[START Document section]

/taxonomist

Image classification pipeline for natural sciences

Primary LanguagePythonMIT LicenseMIT

Taxonomist - a species classification pipeline

Taxonomist is a pipeline for classifying images of species, with a focus on scientific applications in natural sciences. It describes a simple framework that is easy to extend an modify for different needs. Taxonomist takes care of most parts of the classification pipeline (training, cross-validation, logging, evaluation) and lets you focus on designing the experiments and analyzing the results of different classification approaches.

Features:

  • Image classification and regression with state-of-the-art Deep Learning models from the PyTorch Image Models (timm) library.
  • Transparent and easy to modify. Operates around simple python scripts and .csv-files without opaque modules and functions with side-effects.
  • Opinionated folder structure designed for scientific, reproducible experiments.
  • Easy result comparisons between experiments and across datasets.
  • Produces results in commonly used .csv format that can be further analyzed with other tools
  • Implements best practices for classifier evaluation, such as bootstrap confidence intervals and cross-validation.

In essence, Taxonomist is a framework around PyTorch Lightning, providing an opinionated project structure for scientific experiments using supervised learning on hierarchical data.

Note that Taxonomist is still under heavy development and large changes can be introduced!

[END Document section]
[START Extracted information]

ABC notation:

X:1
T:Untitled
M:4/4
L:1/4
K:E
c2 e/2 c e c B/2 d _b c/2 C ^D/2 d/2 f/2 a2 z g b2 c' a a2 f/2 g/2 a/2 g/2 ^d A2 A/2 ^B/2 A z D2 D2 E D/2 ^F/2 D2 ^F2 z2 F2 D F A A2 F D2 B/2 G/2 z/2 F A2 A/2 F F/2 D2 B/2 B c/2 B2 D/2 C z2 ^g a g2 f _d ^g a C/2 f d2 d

[END Extracted information]

_Directives_:
- 1) Reproduce the passage of the Taxonomist project description starting at "Taxonomist - a" and ending at "functions with side-effects.".
- 2) Write the next part of the Taxonomist project description, picking up after its final sentence.
The listing is independent material, unrelated to the Taxonomist project description.

_In response_:
- 1)
Taxonomist - a species classification pipeline

Taxonomist is a pipeline for classifying images of species, with a focus on scientific applications in natural sciences. It describes a simple framework that is easy to extend an modify for different needs. Taxonomist takes care of most parts of the classification pipeline (training, cross-validation, logging, evaluation) and lets you focus on designing the experiments and analyzing the results of different classification approaches.

Features:

  • Image classification and regression with state-of-the-art Deep Learning models from the PyTorch Image Models (timm) library.
  • Transparent and easy to modify. Operates around simple python scripts and .csv-files without opaque modules and functions with side-effects.

- 2)
Installation

Clone the repository

git clone https://github.com/mikkoim/taxonomist.git
cd taxonomist

Install anaconda or miniconda, for example by running the commands:

wget https://repo.anaconda.com/miniconda/Miniconda3-latest-Linux-x86_64.sh
bash Miniconda3-latest-Linux-x86_64.sh

For windows, see the installation instructions for Miniconda.

Installing Mamba is recommended as it makes the installation much faster than with conda. In the (base) environment, run

conda install mamba -n base -c conda-forge

Now you can replace the conda commands with mamba when installing packages.

Next, Create the environment

mamba env create -f environment.yml
conda activate taxonomist

And install the library package:

pip install -e .

Getting started

The workflow in docs/workflows/00_workflow_rodi.md is a good place to start. It walks through all the features, and the model training takes around 30 minutes with a decent GPU.

Overview

To use Taxonomist with your own data, you have to produce data loading functions to make your dataset compatible with the pipeline.

  1. Load and get to know your dataset

    Analyze your dataset structure and find a way to represent the dataset in a table format. The table should contain the at least the following columns:

    • filename
    • label

    If the dataset has a nested folder structure, columns that specify the location in the folder structure are needed. Also, if there is a grouping among the images, for example if there are several images from a specimen, a grouping identifier is needed.

    label folder individual filename
    cat felines A 01.png
    cat felines A 02.png
    dog canines B 03.png
    dog canines B 04.png
    wolf canines C 05.png

    The columns can also contain any other metadata that is seemed useful.

    It is useful to create a separate data folder, with two subfolders:

    • raw: Contains raw data that should be immutable
    • processed: Contains files that are processed from the raw data using scripts, like the preprocessing scripts.
  2. Preprocessing

    • Create a preprocessing script that reads the filenames in your dataset and produces a table like above (examples in scripts/preprocessing/). The preprocessing script should also create a list of all the labels in the dataset into a text file. This label list is used as a label mapping, ensuring that all labels get a proper index even for folds where all labels are not present.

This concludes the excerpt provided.